Bath Crafts interview

Bath & Crafts Irish Handmade Soap is an Irish shop located in Kenmare, County Kerry. They make bath and beauty products from natural ingredients. All their products are suitable for vegans.

Please tell us about Bath & Crafts Irish Handmade Soap. When did it begin?

I have been making soap for years as my son had eczema as a baby and I did not want to use prescribed lotions because of the chemical content.  It was  basically a hobby. We then decided in 2011 to license our products so we were able to sell on markets.

What motivated you to open Bath &  Crafts?

The weather! We did markets and rain and soap do not mix. We heard about a shop in our local town of Kenmare that was available. It had a kitchen to make our products and also a bathroom so we could try new products out straight away. It was a bit of a risk but we decided to go for it.

What products do you sell?

We sell soap, bath bombs, sugar scrubs, massage bars, moisturisers, hand cream, foot balm, body butters, spa salts, shaving soap, after shave balm, shampoo bar, bath melts, dog soap, toners, dry face packs, eye serum & wedding favour soaps. We also sell accessories such as loofahs, exfoliating soap bags,   foot  lava stones and shaving brushes.

We also have a section of our shop set aside for local craft people to sell their goods. And a treatment room upstairs offering reflexology, massage etc.

What is the most popular product?

Our most popular soap is our dog soap. We have many repeat customers who love it and they also bring their dogs in to meet us which is always nice. Other than that it is our massage bars. They last a very very long time and are much better than oil as there is no spillage or waste.

Do you have an online store?

We do. It’s kenmaresoap.com | Facebook/Bath&Crafts.

You also run soap-making workshops. Can you tell us more about it?

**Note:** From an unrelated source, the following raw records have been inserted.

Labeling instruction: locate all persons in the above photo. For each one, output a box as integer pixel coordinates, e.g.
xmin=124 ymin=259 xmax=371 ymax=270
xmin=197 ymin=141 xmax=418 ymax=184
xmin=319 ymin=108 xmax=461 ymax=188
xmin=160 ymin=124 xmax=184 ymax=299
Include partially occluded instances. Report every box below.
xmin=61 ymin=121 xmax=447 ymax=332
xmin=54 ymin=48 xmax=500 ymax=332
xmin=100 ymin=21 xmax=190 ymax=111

We decided it would be nice to teach others how to make a completely natural soap for themselves. We also wanted to take the opportunity to educate about the difference between natural and chemical ridden products that claim to be natural. You can actually get a natural certificate and your products only need to be 85% natural which I think is very misleading to consumers.  Our classes are very intimate with only two pupils so we can really get into discussions and questions.

Are you both vegans and if yes, since how long?

Bath Crafts interview

We are not vegan, however Hugo’s entire family have been for 30+ years. We live very close so we more or less live a vegan lifestyle. We decided to make our products vegan for two reasons. One, there is no need for animal products in cosmetics, soap, etc, and two that way everyone can enjoy our products without messing around with label reading to see if they can use it.

How easy is it to live vegan in Kenmare?

We have two wholefood shops in Kenmare who both stock vegan food. The local supervalue also has soya milk, a free form section and a vegan selection so shopping is good. The restaurants don’t have a vegan menu however all the chefs understand veganism and are happy to accommodate. We have a really nice vegetarian cafe called The Bookstop. They have lots of vegan food and it’s all freshly made there and then. So I would say it’s pretty easy.

What do you think are the most effective ways of helping veganism become more mainstream?

I would say concentrate more on showing the health benefits it has to offer. We live in a very health conscious society now so people would listen more and be liable to make the health choice to turn vegan rather than due to the cruelty which most would turn a blind eye to as it’s easier for them.

Can you share your favourite recipe?

A very yummy cheese cake recipe. 250g digestive biscuits (crushed), enough melted to margarine to mix with the biscuits. Line a pie dish with biscuit mix and cool till it has set. 200g of plain tofu and 750ml tub of vegan icecream  (Swedish glace). Blitz together. Pre-heat oven at gas mark 5 (190). Put mix into biscuit base and cook for about 30 mins. Chill.  Add topping of your choice. Blackcurrant jam or strawberries etc. Enjoy!

Anything else at all you’d like to say or add?

We think it is important that people understand about labeling as the word “natural”, “handmade” and “organic” get thrown around all too easily now. For example, a company that has used a tiny bit of essential oil will say “natural” when in fact the rest of the product is saturated in synthetic fragrance and parabens. A company that has bought in a soap base and just melted it and poured it into a mould will say “handmade”.  It’s a bit of a pain but people should read labels if they are concerned about what they are putting on their bodies. It’s all too easy for companies large and small to make something sound amazing and natural when in fact it is not.